Roden, on the other hand, took a certain broad interest in the progress of the world, but only watched the daily procession of events with the discriminating eye of a business man. He kept his eye, in a word, on the main chance, as on a small golden thread woven in the grey tissue of the world's history.

It was easy enough to make him talk of himself and of the Malgamite scheme.

“And you must admit that you are a success, you know,” said Mrs. Vansittart. “I see your quiet grey carts, full of little square boxes, passing up Park Straat to the railway station in a procession every day.”

“Yes,” admitted Roden. “We are doing a large business.”

He was willing to allow Mrs. Vansittart to suppose that he was a rich man, for he was shrewd enough to know that the affections, like all else in this world, are purchasable.
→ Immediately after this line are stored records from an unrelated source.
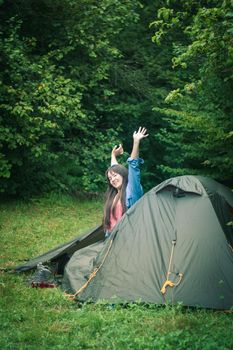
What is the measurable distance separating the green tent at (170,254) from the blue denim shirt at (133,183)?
1.68 ft

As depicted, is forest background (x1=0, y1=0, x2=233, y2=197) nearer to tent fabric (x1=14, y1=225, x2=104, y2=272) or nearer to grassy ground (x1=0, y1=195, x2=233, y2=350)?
tent fabric (x1=14, y1=225, x2=104, y2=272)

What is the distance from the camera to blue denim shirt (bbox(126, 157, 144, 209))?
282 inches

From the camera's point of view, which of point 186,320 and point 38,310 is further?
point 38,310

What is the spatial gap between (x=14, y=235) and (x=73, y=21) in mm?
5875

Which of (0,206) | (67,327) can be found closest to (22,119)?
(0,206)

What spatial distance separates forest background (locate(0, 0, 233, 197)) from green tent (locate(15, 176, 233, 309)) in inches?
50.6

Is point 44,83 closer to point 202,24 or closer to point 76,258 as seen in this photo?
point 76,258

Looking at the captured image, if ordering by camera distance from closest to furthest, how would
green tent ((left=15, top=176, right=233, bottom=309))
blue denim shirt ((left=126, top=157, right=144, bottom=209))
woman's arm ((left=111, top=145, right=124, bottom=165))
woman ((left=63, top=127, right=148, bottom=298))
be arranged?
green tent ((left=15, top=176, right=233, bottom=309)) < woman ((left=63, top=127, right=148, bottom=298)) < blue denim shirt ((left=126, top=157, right=144, bottom=209)) < woman's arm ((left=111, top=145, right=124, bottom=165))

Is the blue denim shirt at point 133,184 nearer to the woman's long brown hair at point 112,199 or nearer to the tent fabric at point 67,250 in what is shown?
the woman's long brown hair at point 112,199

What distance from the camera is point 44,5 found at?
43.7 ft

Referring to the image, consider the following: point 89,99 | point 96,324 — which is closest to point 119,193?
point 96,324

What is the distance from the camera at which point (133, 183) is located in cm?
729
“And there is no reason,” suggested Mrs. Vansittart, “why you should not go on doing a large business, as you say your method of producing malgamite is an absolute secret.”

“Absolute.”

“And the process is preserved in your memory only?” asked the lady, with a little glance towards him which would have awakened the vanity of wiser men than Percy Roden.

“Not in my memory,” he answered. “It is very long and technical, and I have other things to think of. It is in Von Holzen's head, which is a better one than mine.”

“And suppose Herr von Holzen should fall down and die, or be murdered, or something dramatic of that sort—what would happen?”